» Supplied entries
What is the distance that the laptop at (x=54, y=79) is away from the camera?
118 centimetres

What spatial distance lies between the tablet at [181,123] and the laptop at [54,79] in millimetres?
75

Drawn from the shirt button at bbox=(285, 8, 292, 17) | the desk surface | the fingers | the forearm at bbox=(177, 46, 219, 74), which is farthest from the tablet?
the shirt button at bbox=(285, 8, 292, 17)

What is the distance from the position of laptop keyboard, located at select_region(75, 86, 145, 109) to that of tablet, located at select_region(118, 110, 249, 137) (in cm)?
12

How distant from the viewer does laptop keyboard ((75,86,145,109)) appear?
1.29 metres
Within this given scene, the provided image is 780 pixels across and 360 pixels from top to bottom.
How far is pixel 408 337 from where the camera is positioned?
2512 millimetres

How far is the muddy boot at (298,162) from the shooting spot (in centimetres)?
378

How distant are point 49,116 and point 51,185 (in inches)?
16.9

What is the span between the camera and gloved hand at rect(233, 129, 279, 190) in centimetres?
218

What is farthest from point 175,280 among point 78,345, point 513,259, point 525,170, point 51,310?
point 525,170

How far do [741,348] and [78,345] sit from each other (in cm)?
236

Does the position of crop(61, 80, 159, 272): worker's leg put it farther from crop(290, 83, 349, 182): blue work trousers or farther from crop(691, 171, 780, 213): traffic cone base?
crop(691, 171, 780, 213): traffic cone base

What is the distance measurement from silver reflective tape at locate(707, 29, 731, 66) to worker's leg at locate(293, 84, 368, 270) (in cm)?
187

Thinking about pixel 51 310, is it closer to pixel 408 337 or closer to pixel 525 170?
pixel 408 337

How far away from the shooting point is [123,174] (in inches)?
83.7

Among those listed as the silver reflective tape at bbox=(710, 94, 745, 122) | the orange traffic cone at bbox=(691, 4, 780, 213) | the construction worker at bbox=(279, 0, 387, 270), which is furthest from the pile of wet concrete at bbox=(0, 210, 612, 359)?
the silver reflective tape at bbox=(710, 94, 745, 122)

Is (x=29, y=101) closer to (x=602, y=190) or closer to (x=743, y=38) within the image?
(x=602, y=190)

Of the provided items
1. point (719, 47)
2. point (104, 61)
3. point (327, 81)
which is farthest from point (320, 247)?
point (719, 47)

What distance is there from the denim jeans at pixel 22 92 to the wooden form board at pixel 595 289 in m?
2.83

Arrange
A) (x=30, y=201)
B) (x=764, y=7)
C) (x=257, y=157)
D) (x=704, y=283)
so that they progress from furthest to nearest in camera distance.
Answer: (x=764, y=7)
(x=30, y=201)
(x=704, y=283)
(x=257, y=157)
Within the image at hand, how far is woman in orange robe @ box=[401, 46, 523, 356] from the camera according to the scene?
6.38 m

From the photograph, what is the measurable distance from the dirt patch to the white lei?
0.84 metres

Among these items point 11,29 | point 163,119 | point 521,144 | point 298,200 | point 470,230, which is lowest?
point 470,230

» Exercise goal
Pull out the lines of the data above word for word, starting at the line that contains "What spatial distance" and stopping after the line that contains "1.29 metres".

» Task answer
What spatial distance lies between the tablet at [181,123] and the laptop at [54,79] in millimetres?
75

Drawn from the shirt button at bbox=(285, 8, 292, 17) | the desk surface | the fingers | the forearm at bbox=(177, 46, 219, 74), which is farthest from the tablet?
the shirt button at bbox=(285, 8, 292, 17)

What is the distance from the position of laptop keyboard, located at select_region(75, 86, 145, 109) to that of tablet, located at select_region(118, 110, 249, 137) (in cm)?
12

How distant from the viewer does laptop keyboard ((75,86,145,109)) appear?
1.29 metres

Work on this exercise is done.